The Memphis Botanical Garden is a sprawling piece of property with good bones and a nice infrastructure–lovely water features, wide paths and beautiful old trees to provide much-needed shade in the Memphis heat. It is a popular venue for concerts, fairs and such. I would imagine that the locals also make good use of the paths for their walking exercise.
But, sadly, the place doesn’t really excel at the whole garden concept. The designers suffer from myopia and a distinct lack of imagination. The result is that they devote inordinate swaths of space to single plant types. There’s a rose garden. A hosta garden. A lily garden. A daylily garden. You get the picture.
Because there is such a single focus here, single focus there, the garden suffers from ugly patches of plants not at their glory. One of the big reasons that you mix plants in borders and such is to have constant interest–so everything doesn’t just up and die at once, leaving you with a dead looking garden.
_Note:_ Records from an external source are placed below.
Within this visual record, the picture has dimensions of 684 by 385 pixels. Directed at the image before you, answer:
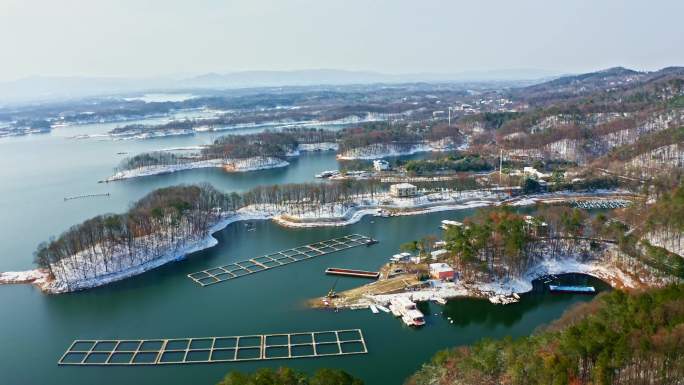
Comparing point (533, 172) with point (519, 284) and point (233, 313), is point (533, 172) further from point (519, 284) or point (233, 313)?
point (233, 313)

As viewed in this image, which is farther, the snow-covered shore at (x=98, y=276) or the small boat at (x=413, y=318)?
the snow-covered shore at (x=98, y=276)

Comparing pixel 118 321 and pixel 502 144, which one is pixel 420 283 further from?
pixel 502 144

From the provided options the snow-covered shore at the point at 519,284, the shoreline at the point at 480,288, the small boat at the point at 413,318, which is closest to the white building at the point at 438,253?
the snow-covered shore at the point at 519,284

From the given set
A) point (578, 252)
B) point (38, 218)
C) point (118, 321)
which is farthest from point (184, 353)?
point (38, 218)

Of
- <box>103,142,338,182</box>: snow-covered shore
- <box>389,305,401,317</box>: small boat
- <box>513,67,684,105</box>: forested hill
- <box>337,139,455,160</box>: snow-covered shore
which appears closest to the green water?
<box>389,305,401,317</box>: small boat

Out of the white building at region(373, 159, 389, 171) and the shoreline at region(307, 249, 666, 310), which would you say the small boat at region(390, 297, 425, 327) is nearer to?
the shoreline at region(307, 249, 666, 310)

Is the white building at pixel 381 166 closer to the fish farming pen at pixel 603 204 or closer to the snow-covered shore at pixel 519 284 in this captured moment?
the fish farming pen at pixel 603 204
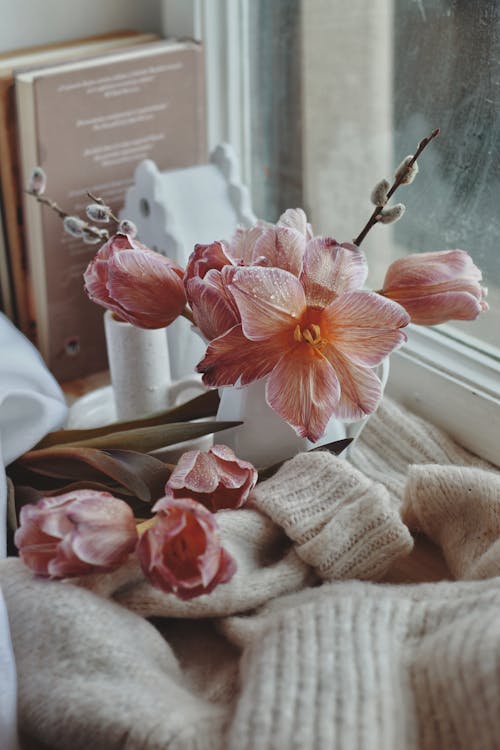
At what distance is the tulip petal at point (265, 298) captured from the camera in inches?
22.1

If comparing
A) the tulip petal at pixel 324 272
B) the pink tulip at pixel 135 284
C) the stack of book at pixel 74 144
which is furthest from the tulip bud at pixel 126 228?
the stack of book at pixel 74 144

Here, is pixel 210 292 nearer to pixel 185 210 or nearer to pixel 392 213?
pixel 392 213

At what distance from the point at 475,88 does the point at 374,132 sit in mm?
149

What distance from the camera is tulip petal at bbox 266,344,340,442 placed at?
0.58 m

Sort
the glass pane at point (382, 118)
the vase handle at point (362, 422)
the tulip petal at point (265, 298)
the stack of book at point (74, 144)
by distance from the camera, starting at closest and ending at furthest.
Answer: the tulip petal at point (265, 298), the vase handle at point (362, 422), the glass pane at point (382, 118), the stack of book at point (74, 144)

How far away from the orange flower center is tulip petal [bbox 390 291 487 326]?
3.0 inches

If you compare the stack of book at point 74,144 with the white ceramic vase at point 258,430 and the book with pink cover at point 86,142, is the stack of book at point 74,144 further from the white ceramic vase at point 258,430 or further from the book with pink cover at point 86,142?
the white ceramic vase at point 258,430

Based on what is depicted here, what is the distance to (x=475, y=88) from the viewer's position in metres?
0.75

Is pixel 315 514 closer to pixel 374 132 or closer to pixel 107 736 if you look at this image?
pixel 107 736

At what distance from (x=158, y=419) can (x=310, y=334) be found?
0.55ft

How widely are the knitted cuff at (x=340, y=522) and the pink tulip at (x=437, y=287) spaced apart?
115 mm

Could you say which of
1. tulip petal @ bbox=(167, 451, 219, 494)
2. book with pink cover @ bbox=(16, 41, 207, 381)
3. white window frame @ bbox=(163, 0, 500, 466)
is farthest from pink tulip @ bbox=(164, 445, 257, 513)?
book with pink cover @ bbox=(16, 41, 207, 381)

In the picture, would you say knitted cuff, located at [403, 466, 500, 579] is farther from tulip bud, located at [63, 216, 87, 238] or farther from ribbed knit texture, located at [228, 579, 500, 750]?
tulip bud, located at [63, 216, 87, 238]

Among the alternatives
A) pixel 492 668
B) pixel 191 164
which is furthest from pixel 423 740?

The place that the Memphis Botanical Garden really shines, however, is in its Japanese Garden. There is a lovely half-moon bridge and a nice use of bamboo, sedges and other plants native to the region.
Nevertheless, it’s worth a visit and a stroll, particularly if you’re going to visit the Dixon Gallery and Gardens, which is located right across the road. (More on that next.)
By the way, if I play my cards right, I may also be visiting the Chicago Botanical Garden next week. I’m keeping my fingers crossed that I”ll have time.
Posted In: Gardening, Lifestyle, Travel
May 6th, 2007
I was at the local garden center yesterday when a worried looking man and his wife asked the clerk for directions to the Japanese Beetle traps. “Eeeep…!!!”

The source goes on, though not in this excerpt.